**TASK DIRECTIONS:** Leaving out the pictures, output each record exactly as it stands.

**DATA RECORDS:**
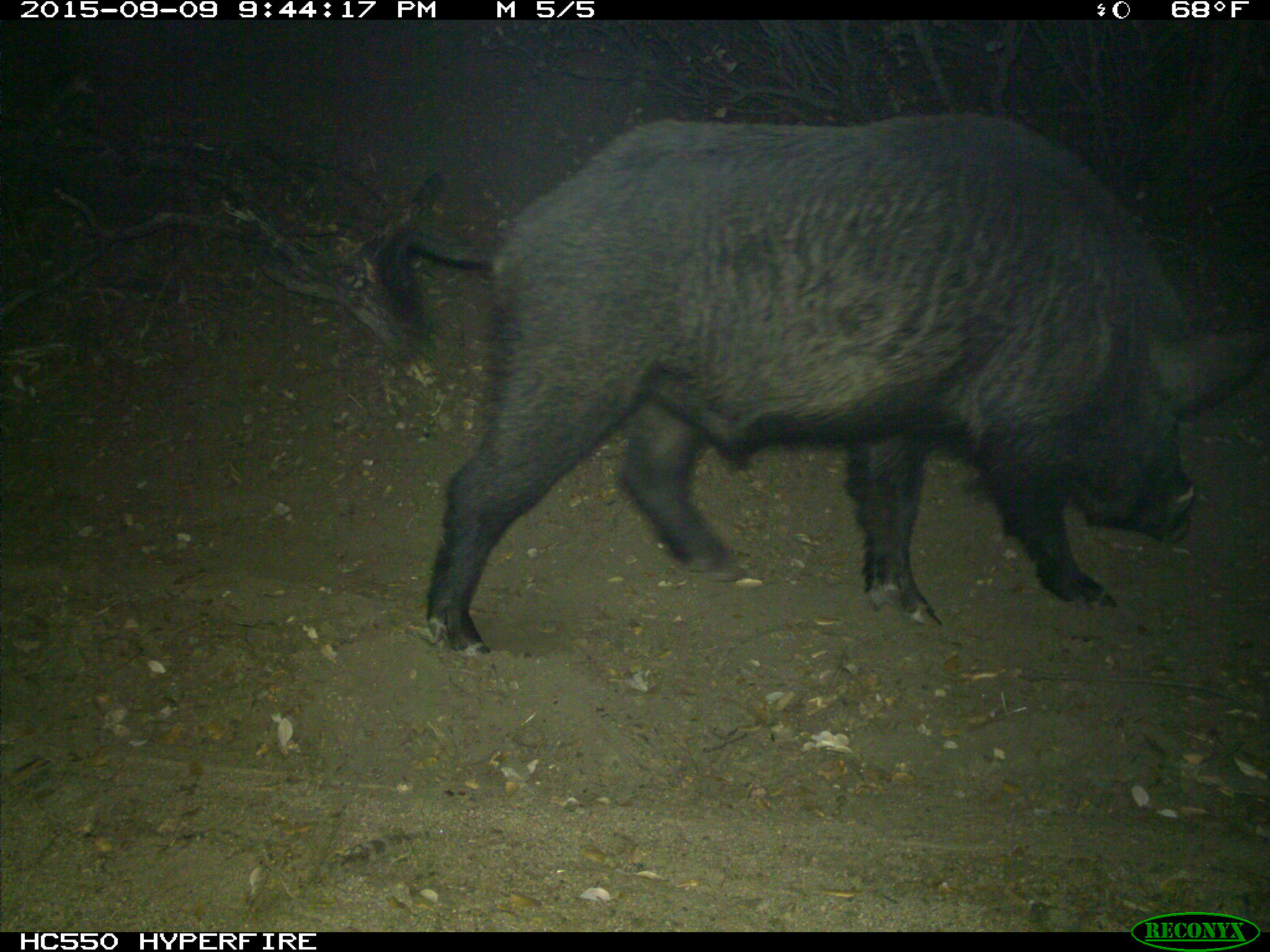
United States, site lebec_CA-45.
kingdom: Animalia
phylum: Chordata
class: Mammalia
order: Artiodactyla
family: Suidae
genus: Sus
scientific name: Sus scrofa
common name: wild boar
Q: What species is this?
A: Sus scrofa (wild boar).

**REPLY TO THE TASK:**
United States, site lebec_CA-45.
kingdom: Animalia
phylum: Chordata
class: Mammalia
order: Artiodactyla
family: Suidae
genus: Sus
scientific name: Sus scrofa
common name: wild boar
Q: What species is this?
A: Sus scrofa (wild boar).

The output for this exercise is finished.